Master of Science in Biomedical Sciences / Department of Clinical Sciences / Jessica Meekins / Objectives- To determine the effect of oral robenacoxib on experimentally-induced anterior uveitis, and to evaluate the ability of robenacoxib to cross an intact blood-aqueous barrier.
Animals- Twelve healthy adult domestic shorthair cats.
Procedures- Cats in the treatment group (n=6) received oral robenacoxib (1.51 ± 0.36 mg/kg ) once daily beginning 1 day before experimental induction of uveitis by anterior chamber paracentesis (ACP) and continuing 1 day after paracentesis. Anterior chamber paracentesis was performed using a 30 g needle attached to a 1 mL syringe, and 100 µL of aqueous humor were aspirated over 3-5 seconds. Anterior chamber fluorophotometry was performed in both eyes of each cat immediately before ACP (time 0), and at 6, 24, and 48 hours after ACP. An independent t-test was used to compare percent fluorescein increase in treatment versus control cats at each time point.

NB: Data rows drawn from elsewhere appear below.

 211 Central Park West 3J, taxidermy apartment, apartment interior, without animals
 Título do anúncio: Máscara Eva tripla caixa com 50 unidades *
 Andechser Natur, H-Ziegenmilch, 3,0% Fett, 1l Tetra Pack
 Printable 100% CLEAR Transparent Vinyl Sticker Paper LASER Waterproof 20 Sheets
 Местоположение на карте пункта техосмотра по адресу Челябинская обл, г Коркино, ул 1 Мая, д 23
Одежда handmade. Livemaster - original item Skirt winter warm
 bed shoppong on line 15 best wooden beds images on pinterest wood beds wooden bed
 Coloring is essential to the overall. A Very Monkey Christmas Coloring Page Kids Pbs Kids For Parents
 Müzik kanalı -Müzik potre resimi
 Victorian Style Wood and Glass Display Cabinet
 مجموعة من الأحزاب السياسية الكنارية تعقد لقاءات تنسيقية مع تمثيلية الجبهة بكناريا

Values of p<0.05 were considered significant. Concentrations of robenacoxib in aqueous humor were measured using liquid chromatography and mass spectrometry.

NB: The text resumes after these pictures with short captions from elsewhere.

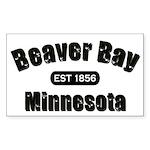 Beaver Bay Established 1856 Rectangle Sticker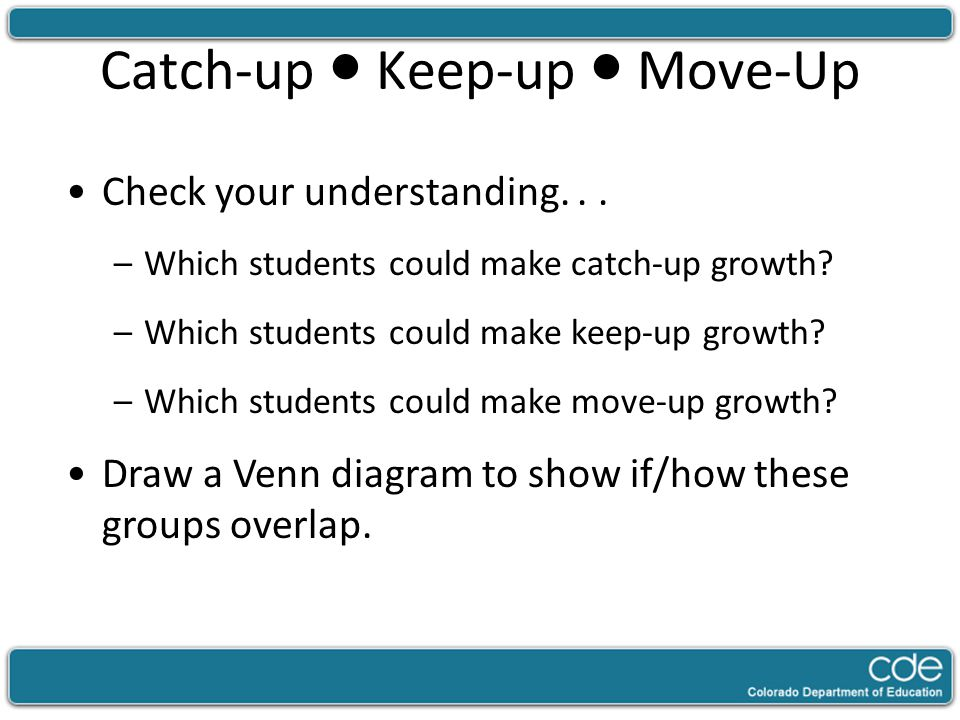Catch-up ● Keep-up ● Move-Up Check your understanding... –Which students could make catch-up growth? –Which students could make keep-up growth? –Which
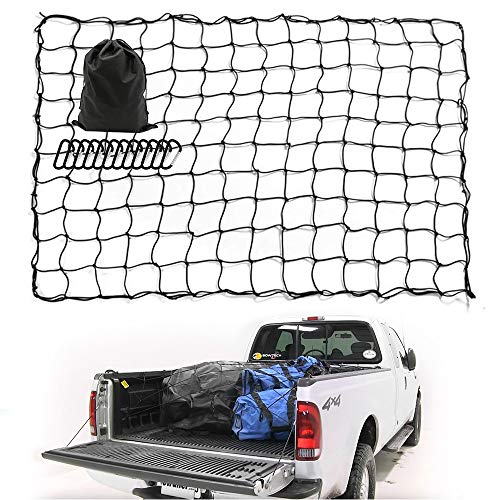 4'x6' Super Duty Bungee Cargo Net Stretches to 8'x12' for Truck Bed &Oversized Rooftop Cargo Rack | Narrow 4'x4' Mesh Holds Small & Large Loads Tighter | $12 Tangle-Free $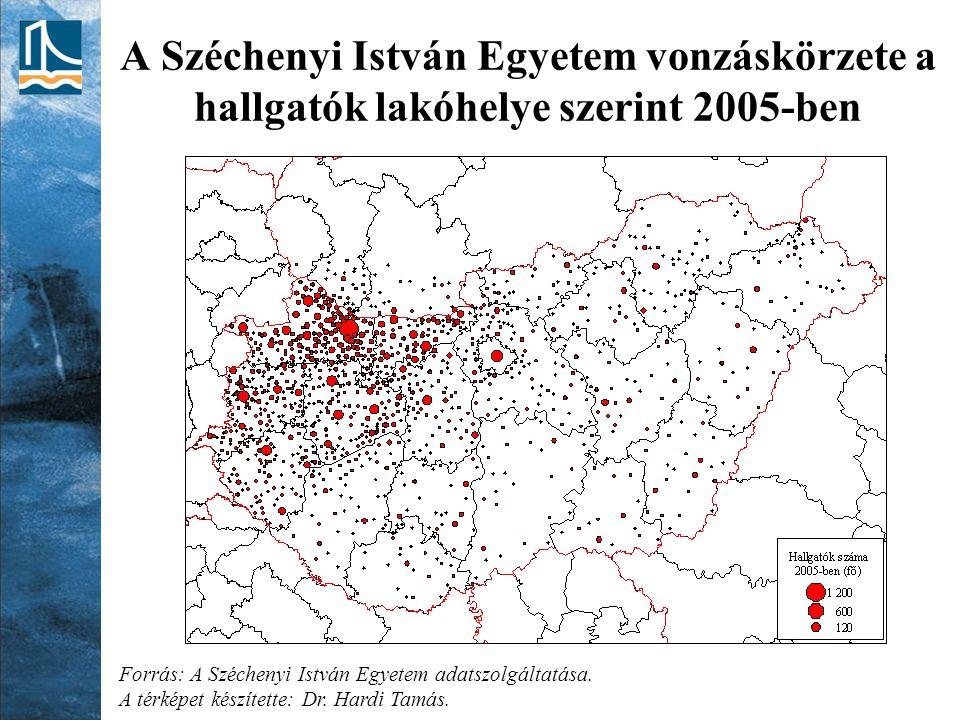 A Széchenyi István Egyetem vonzáskörzete a hallgatók lakóhelye szerint 2005-ben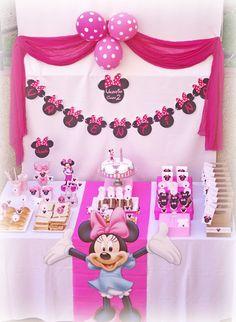 Hazlo especial...: Fiesta Minnie Mouse...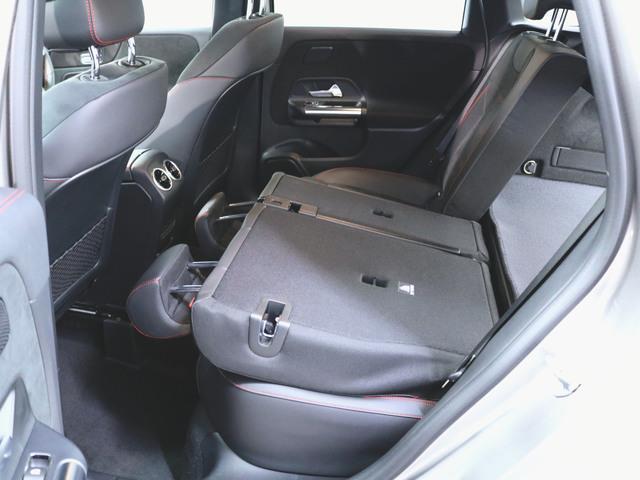 「メルセデスベンツ」「Bクラス」「ミニバン・ワンボックス」「兵庫県」の中古車10
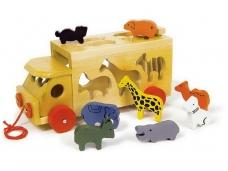 Lavinamasis žaislas ZOO MAŠINA
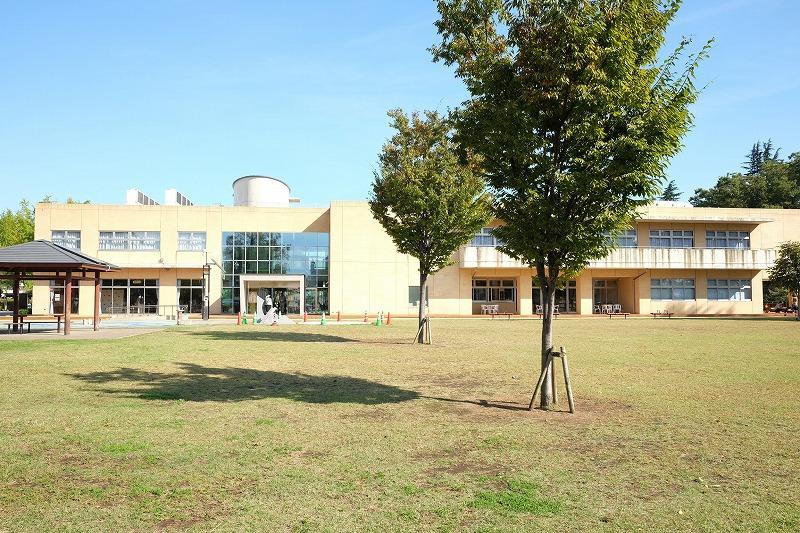 前橋児童文化センター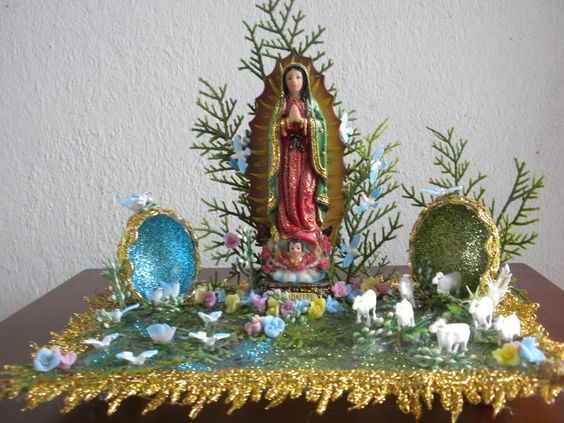 Decoracion De Altar De Virgen De Urkupi?a ~ explore altar virgen altars and more virgen de guadalupe altars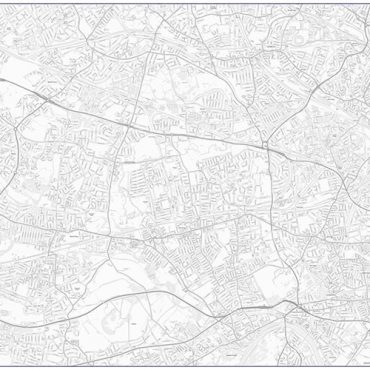 City Street Map - West London - Greyscale - Overview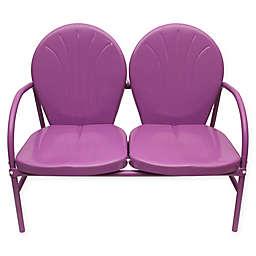 Rich Pacific Tulip Retro Metal Double Chair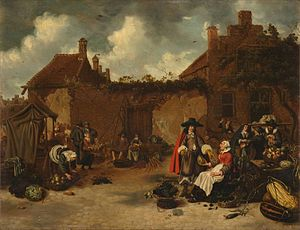 Sybrand van Beest - A vegetable and fruit market, 1652
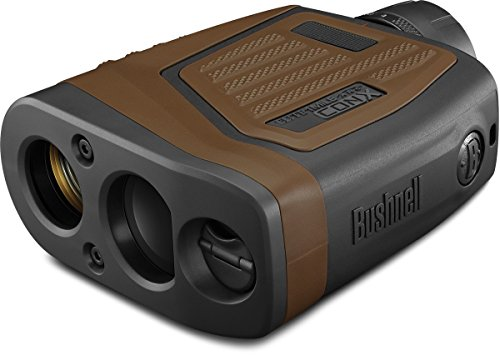 Bushnell Elite Rangefinder 1 Mile 7x26 with CONX (Bushnell Custom Series 4x21 Laser Rangefinder Review)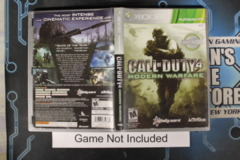 Call of Duty 4: Modern Warfare (Platinum Hits) - Case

Results- There was no statistically significant difference between the ACP and control eye at time 0 (p=0.322). When comparing the percent fluorescein increase between treatment and control groups, there was no statistically significant difference at any time point (p>0.05). Robenacoxib was present in small but detectable levels in 5/6 cats in the treatment group.
Conclusions and clinical relevance- Administration of oral robenacoxib did not significantly lessen experimentally-induced anterior uveitis in normal cats, as assessed by fluorophotometry. Low concentrations of aqueous humor robenacoxib were detectable in the majority of cats receiving the drug.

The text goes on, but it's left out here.